Singapore international schools: Interview with GESS headmaster Christoph Zänglein
"Singapore international schools: Interview with GESS headmaster Christoph Zänglein"
honeykidsasia.com & pdf - 13th November 2017
GESS headmaster Christoph Zänglein shares what makes the school and its community tick…
Here at HoneyKids, we’re always happy to get to know the people behind Singapore’s best international schools. This time round, we got the chance to chat to Christoph Zänglein, Headmaster at GESS. The Bavarian born educator reveals his fascinating background (which includes the military and waitering!), the unique curriculum at GESS, and why parents love sending their kids to the school.
Please tell us a little about yourself – where is your hometown and what would your students be surprised to know?
I was born in Wuerzburg, in the north-western part of Bavaria. Before I became a teacher, and before and during my studies, I was a soldier in the German army for three years. I also played handball in the second German division, and worked as a barkeeper and a waiter.
What’s your philosophy towards education?
My philosophy has always been centred on “student-led learning” and empowering students to evolve into adults by their early twenties; adults who are mature and feel responsible for the world around them.
How is your school different to other international schools in Singapore?
Our school is the only international school in Singapore to offer students a choice between the English IB and the German curricula. We also have unique mother tongue programmes for Dutch, Danish, German and English as well as our distinctive Language Enrichment Programme (LEP). These allow our students to refine their family languages in an immersive environment. Eventually, we produce multilingual students who are strong candidates to study and work all over the world.
Can you tell us a little about the teaching approach at GESS?
Instead of just imparting knowledge, we encourage our students to inquire and discover. Classes are designed in a way that promotes learner agency. In tune with the times, we also enable our students to use digital media efficiently and responsibly to educate themselves.
Tell us about your school’s community: who are the people who love sending their kids to school there? What do parents tell you they value about the school?
Families from over 50 countries, especially European countries, send their children to our school. From what we hear, parents appreciate that we help their children stay in touch with their heritage through our emphasis on mother tongue. Many also welcome the strong sense of community – we are not selective and look out for each child’s development regardless of differing abilities.
What do you think are the greatest challenges young people face today? And the greatest opportunities you feel are open to them?

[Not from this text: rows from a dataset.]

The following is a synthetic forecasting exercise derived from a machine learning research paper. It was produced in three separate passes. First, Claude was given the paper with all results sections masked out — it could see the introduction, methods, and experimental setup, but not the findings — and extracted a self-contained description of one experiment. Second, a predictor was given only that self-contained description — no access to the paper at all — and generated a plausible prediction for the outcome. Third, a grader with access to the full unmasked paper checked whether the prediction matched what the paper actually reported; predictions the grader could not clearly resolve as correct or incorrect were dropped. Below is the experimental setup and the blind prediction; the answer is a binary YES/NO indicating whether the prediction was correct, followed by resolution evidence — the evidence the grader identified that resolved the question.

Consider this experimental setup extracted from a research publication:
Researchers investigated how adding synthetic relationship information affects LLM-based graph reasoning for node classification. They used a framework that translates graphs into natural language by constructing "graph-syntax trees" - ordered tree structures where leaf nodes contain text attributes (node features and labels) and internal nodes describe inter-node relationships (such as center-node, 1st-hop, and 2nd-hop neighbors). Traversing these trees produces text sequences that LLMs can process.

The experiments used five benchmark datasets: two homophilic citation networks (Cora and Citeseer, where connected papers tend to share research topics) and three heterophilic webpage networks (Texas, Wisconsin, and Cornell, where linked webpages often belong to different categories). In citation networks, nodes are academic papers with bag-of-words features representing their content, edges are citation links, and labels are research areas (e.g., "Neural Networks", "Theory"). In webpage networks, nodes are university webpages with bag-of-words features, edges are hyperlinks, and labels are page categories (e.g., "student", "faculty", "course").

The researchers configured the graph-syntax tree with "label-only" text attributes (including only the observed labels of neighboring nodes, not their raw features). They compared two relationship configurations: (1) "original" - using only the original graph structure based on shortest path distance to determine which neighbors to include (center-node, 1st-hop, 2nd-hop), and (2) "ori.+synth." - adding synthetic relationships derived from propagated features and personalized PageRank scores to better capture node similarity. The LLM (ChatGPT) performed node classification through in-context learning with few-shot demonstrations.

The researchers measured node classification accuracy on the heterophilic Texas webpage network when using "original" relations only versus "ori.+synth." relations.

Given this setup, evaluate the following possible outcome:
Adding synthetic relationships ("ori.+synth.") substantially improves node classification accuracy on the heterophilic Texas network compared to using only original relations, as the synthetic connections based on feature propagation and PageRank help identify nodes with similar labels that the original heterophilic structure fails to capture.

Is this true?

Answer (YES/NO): YES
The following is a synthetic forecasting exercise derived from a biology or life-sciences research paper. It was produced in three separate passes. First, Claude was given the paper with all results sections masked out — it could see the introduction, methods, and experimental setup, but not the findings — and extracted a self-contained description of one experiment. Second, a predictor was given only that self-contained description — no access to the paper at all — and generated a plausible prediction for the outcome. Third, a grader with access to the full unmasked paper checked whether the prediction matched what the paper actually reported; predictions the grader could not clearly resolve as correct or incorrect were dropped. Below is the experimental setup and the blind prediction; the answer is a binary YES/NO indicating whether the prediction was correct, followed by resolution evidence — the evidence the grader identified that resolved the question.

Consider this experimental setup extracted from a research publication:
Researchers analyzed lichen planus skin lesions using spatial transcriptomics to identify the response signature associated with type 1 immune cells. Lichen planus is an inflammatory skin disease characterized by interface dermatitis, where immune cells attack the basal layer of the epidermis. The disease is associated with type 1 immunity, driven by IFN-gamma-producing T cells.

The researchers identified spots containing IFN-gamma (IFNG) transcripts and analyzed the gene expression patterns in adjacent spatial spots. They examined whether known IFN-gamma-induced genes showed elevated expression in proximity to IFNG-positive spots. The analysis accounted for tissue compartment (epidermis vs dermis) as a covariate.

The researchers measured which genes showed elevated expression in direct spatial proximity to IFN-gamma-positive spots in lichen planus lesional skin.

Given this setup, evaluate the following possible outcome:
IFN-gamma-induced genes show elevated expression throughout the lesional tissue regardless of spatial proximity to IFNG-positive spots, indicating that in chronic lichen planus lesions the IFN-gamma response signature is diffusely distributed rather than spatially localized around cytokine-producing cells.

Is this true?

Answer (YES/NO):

Globalisation enables our students to find attractive jobs in all parts of the world. Students are more open-minded, flexible and fit into various societies quickly. On the other hand, our world has become less predictable – changes take place faster than ever. Young people face the challenge of adjusting to new situations within very short timeframes, and the trade-off is that they lack time for reflection.
Can you share any lessons you’ve learned about communicating and connecting with kids throughout your years in education?
I have learned that students want to be dealt with fairly. They dislike dishonesty and want to be told exactly what is going on. It is also not difficult to teach young people as long as you show them that the topics you are teaching are of relevance to their lives.
What do you love most about leading this school?
As principal of a school you have many opportunities. When you have a vision about teaching and learning – and as a teacher you should have it – you are in a very influential position to change schools for the better.